# [SOLVED] Kensington MouseWorks 6.2.2 and Vista



## Sven2157 (Feb 10, 2009)

I just had to reinstall Windows Vista Ultimate, and it got me thinking about my Expert Trackball by Kensington. Then I remembered the emails and customer service I recieved from those jerks, when I upgraded to Vista! :upset: It wasn't pretty! :wink: I was basically told that there would NEVER be a Vista MouseWorks from them and it wasn't their problem! :upset: 

I then thought, "There has to be others that need this information!" and searched TSF forums to find no answers. I searched the internet looking for the solution with no luck or what I had found here. :sigh:

But then I remembered ONE of the reasons I like Windows! It is "Backward Compatible" and I found a work around for it months ago. I figured that others would have too, but that doesn't seem to be the case. Well, now MouseWorks 6.2.2 works flawlessly on Vista Ultimate and I would like to share it with everyone...

Here is what you do...

EXTRACTED RECORDS ▸
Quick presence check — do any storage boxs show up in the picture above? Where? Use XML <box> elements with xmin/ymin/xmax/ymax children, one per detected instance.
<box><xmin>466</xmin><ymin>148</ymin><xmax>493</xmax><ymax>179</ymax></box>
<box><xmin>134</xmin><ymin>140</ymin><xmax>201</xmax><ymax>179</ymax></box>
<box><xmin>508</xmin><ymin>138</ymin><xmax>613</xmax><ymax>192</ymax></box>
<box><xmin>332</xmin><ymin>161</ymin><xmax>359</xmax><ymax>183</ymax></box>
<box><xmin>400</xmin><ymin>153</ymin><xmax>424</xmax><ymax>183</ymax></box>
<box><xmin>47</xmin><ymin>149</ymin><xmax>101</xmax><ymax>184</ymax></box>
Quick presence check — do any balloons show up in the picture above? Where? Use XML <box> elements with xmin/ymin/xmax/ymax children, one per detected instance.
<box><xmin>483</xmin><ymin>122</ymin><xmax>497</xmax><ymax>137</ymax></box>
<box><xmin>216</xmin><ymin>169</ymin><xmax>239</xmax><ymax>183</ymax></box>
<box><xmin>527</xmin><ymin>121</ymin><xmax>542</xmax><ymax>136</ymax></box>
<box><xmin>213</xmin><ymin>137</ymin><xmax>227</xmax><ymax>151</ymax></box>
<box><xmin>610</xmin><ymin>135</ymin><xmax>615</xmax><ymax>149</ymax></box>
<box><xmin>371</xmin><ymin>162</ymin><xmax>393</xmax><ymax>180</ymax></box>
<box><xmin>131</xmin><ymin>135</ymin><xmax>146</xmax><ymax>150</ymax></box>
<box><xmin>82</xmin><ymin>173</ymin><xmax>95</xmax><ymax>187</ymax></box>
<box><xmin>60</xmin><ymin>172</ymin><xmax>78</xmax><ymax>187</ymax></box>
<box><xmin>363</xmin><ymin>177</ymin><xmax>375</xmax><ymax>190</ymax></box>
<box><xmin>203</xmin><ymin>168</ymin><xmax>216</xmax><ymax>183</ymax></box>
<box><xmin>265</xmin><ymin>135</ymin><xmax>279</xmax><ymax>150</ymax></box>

EXERCISE SET ▸
a: Pull out every line of the records that contains the string "with", treating uppercase and lowercase as different.
b: Please continue the forum post about getting Kensington MouseWorks 6.2.2 to run on Windows Vista from the point where it stops.

IN RESPONSE ▸
a:
Quick presence check — do any storage boxs show up in the picture above? Where? Use XML <box> elements with xmin/ymin/xmax/ymax children, one per detected instance.
Quick presence check — do any balloons show up in the picture above? Where? Use XML <box> elements with xmin/ymin/xmax/ymax children, one per detected instance.

b:
1. - Go to Kensington arrowl: this link is for the United States) and download the "Kensington MouseWorks 6.2.2 for Windows XP, 2000". Save it to your desktop.
2. - Creat a folder on your desktop (Right-Click, then hit "W" and "F" keys for the shortcut), and call it whatever you want.
3. - Extract the .ZIP, even though it says it is an .EXE, it is a "Self Extracting .ZIP file", to the new folder you just created.
4. - Open the folder up and locate the "Setup.exe" file.
5. - Right-click the "Setup.exe" and choose the "Compatibility" tab.
6. - Check the box that says "Run this program in compatibility mode for:" and make sure that "Windows XP (Service Pack 2) is selected in the dropdown.








7. - Click "Ok" and now Right-Click the Setup again.
8. - This time choose "Run as administrator"
9.- When setup is complete, you will be prompted to reboot, so go ahead and reboot.
10 - When back at your desktop, MouseWorks will guide you through the rest... :1angel:

Enjoy!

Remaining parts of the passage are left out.